■ Work to complete
For each entry, restate it word for word while omitting any image it holds.

■ Material provided
=-=-=
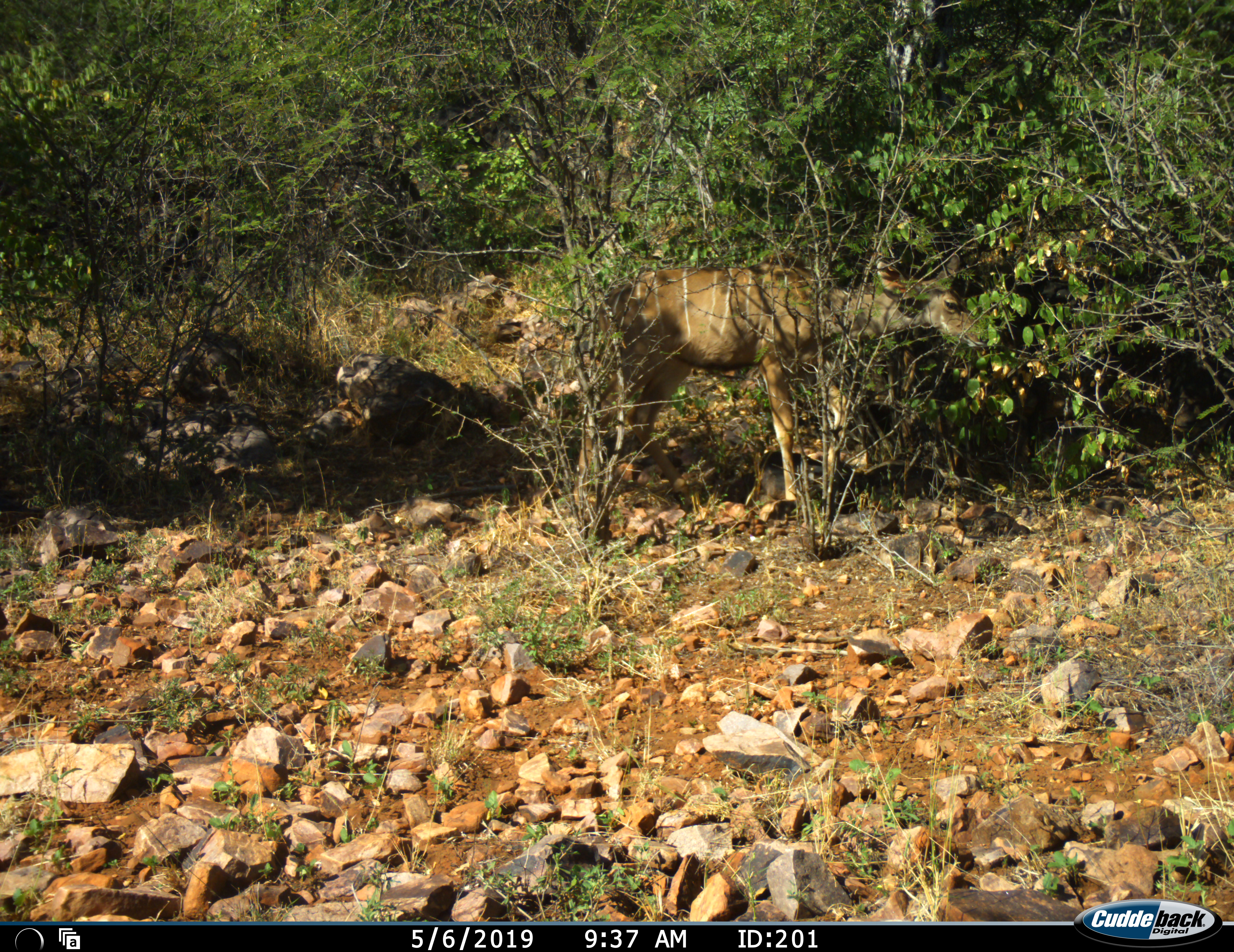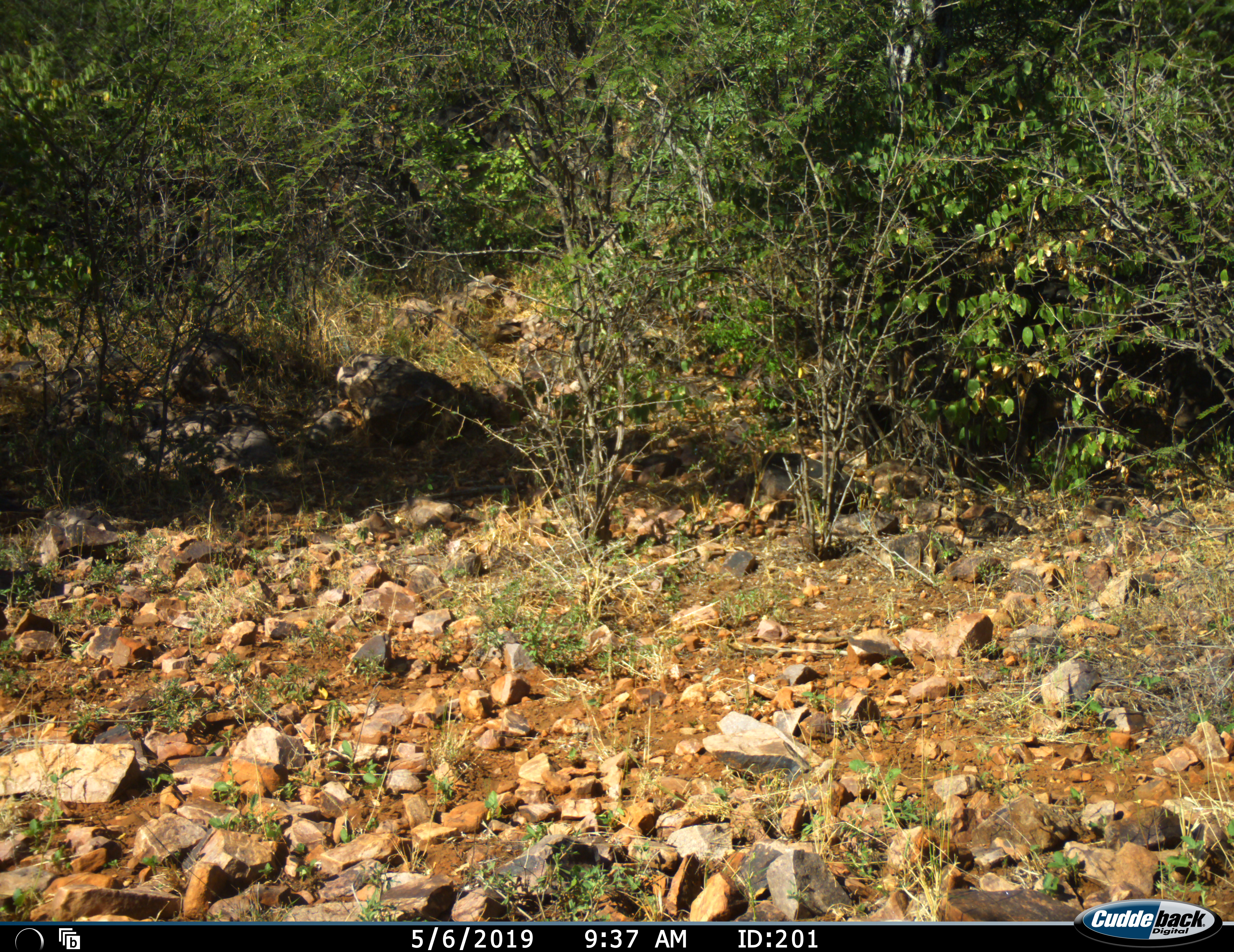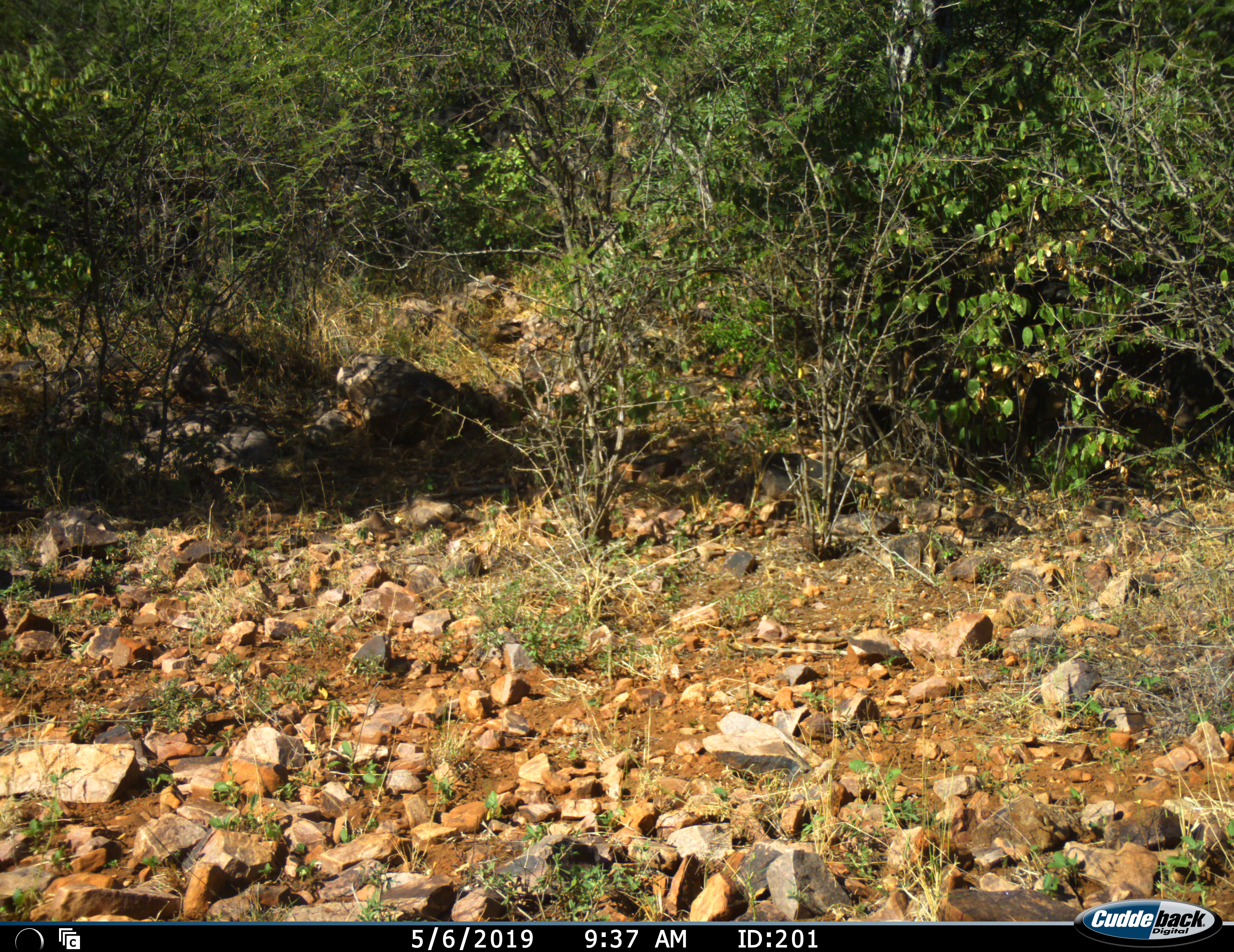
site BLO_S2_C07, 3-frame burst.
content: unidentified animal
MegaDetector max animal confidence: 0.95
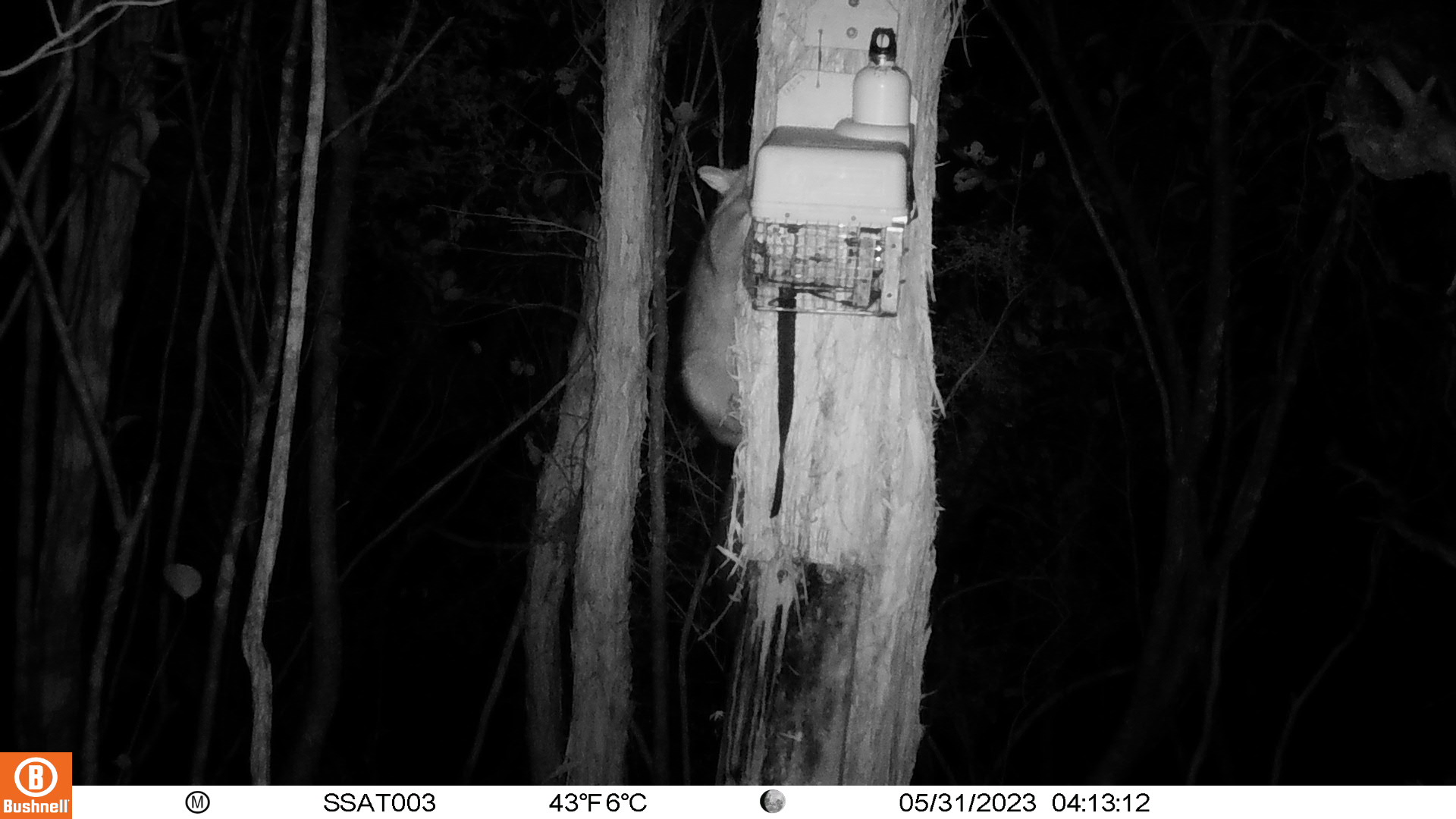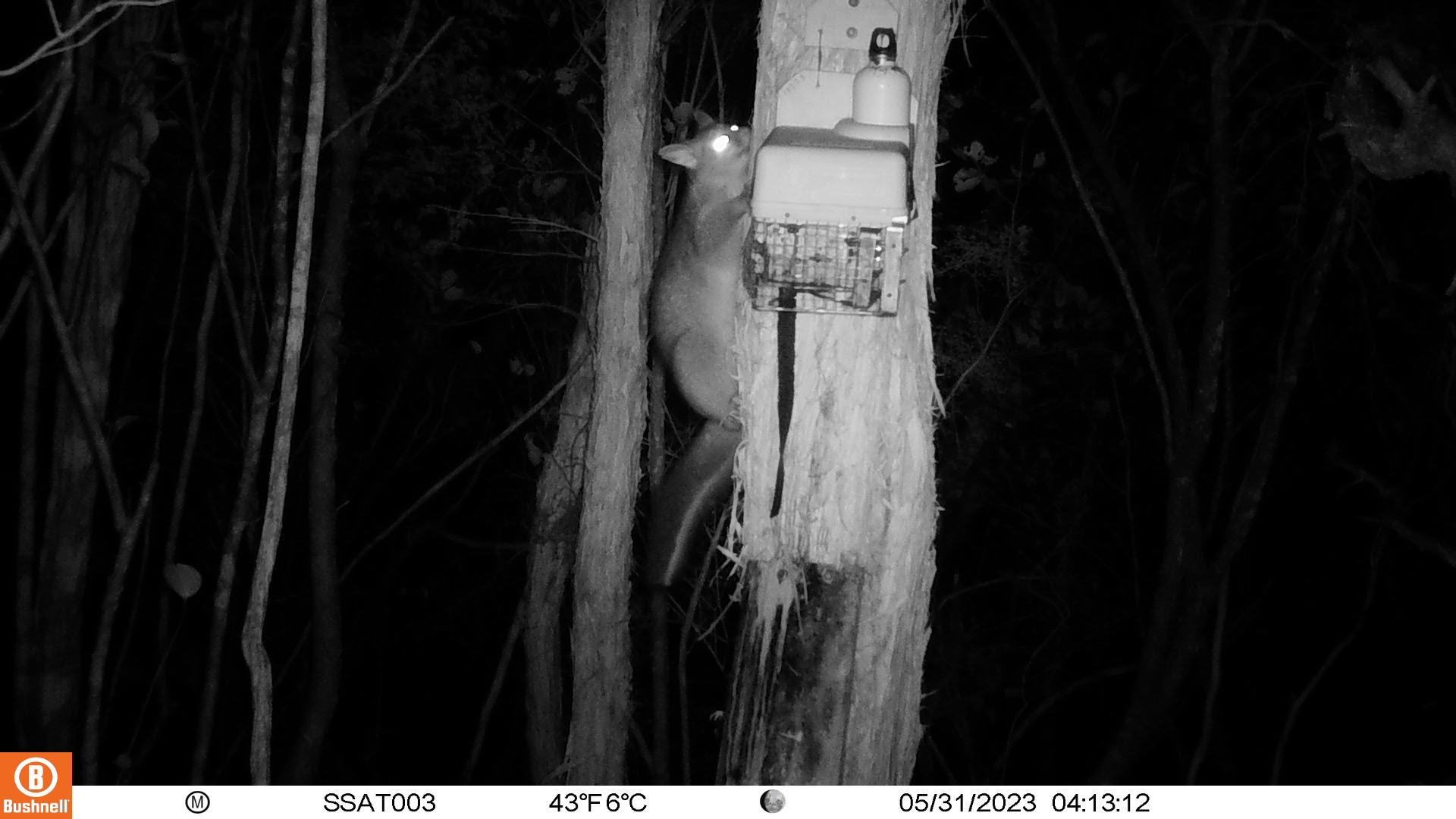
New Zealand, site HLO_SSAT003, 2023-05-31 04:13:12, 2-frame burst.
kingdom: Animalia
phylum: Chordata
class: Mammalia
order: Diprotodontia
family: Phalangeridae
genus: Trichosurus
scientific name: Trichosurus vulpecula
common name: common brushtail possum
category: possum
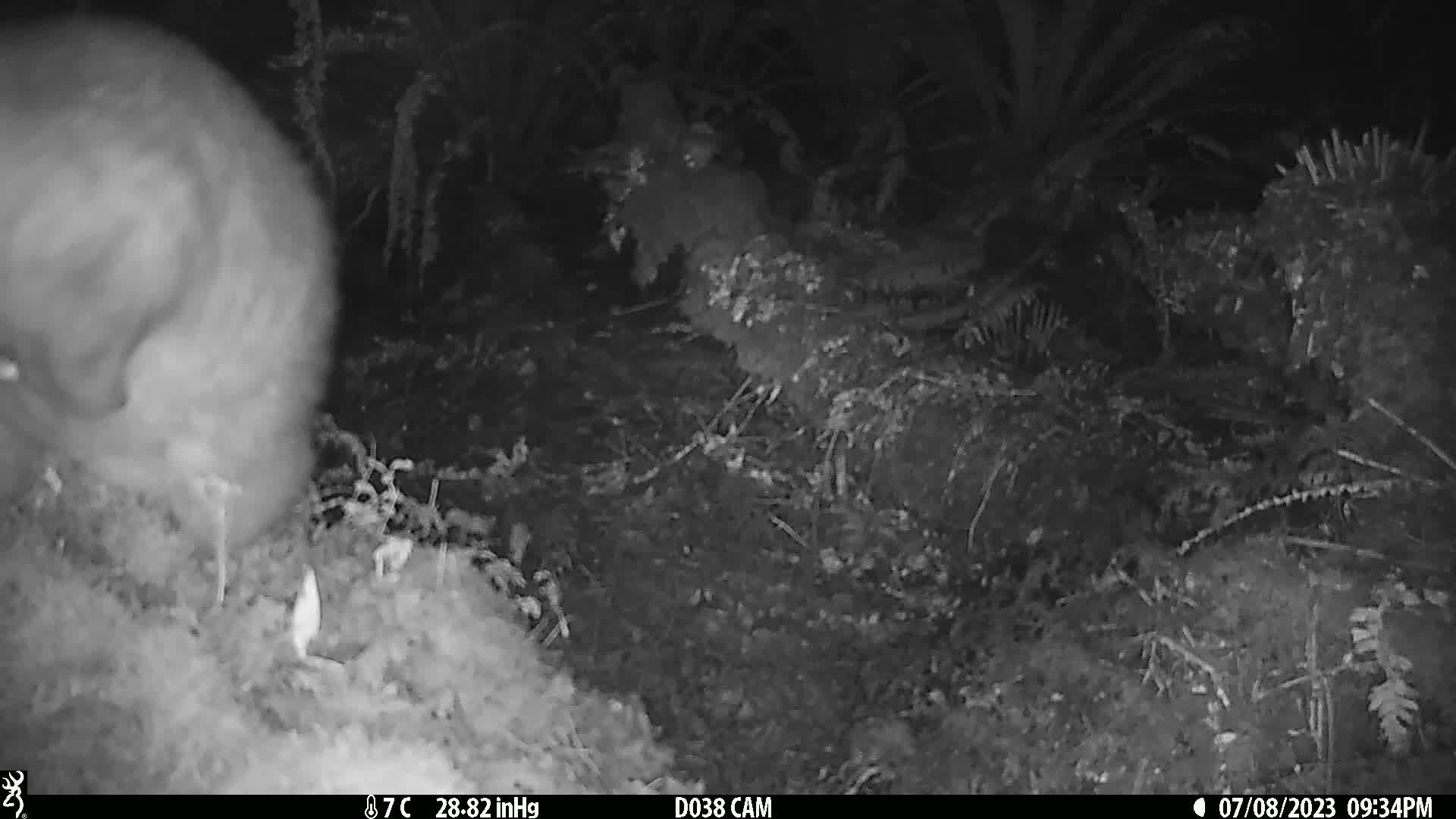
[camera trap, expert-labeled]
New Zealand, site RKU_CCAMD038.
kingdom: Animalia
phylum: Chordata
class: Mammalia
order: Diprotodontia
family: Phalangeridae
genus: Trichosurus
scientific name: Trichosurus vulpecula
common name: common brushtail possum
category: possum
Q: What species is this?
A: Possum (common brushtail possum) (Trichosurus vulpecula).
=-=-=
■ Expected output
site BLO_S2_C07, 3-frame burst.
content: unidentified animal
MegaDetector max animal confidence: 0.95
New Zealand, site HLO_SSAT003, 2023-05-31 04:13:12, 2-frame burst.
kingdom: Animalia
phylum: Chordata
class: Mammalia
order: Diprotodontia
family: Phalangeridae
genus: Trichosurus
scientific name: Trichosurus vulpecula
common name: common brushtail possum
category: possum
[camera trap, expert-labeled]
New Zealand, site RKU_CCAMD038.
kingdom: Animalia
phylum: Chordata
class: Mammalia
order: Diprotodontia
family: Phalangeridae
genus: Trichosurus
scientific name: Trichosurus vulpecula
common name: common brushtail possum
category: possum
Q: What species is this?
A: Possum (common brushtail possum) (Trichosurus vulpecula).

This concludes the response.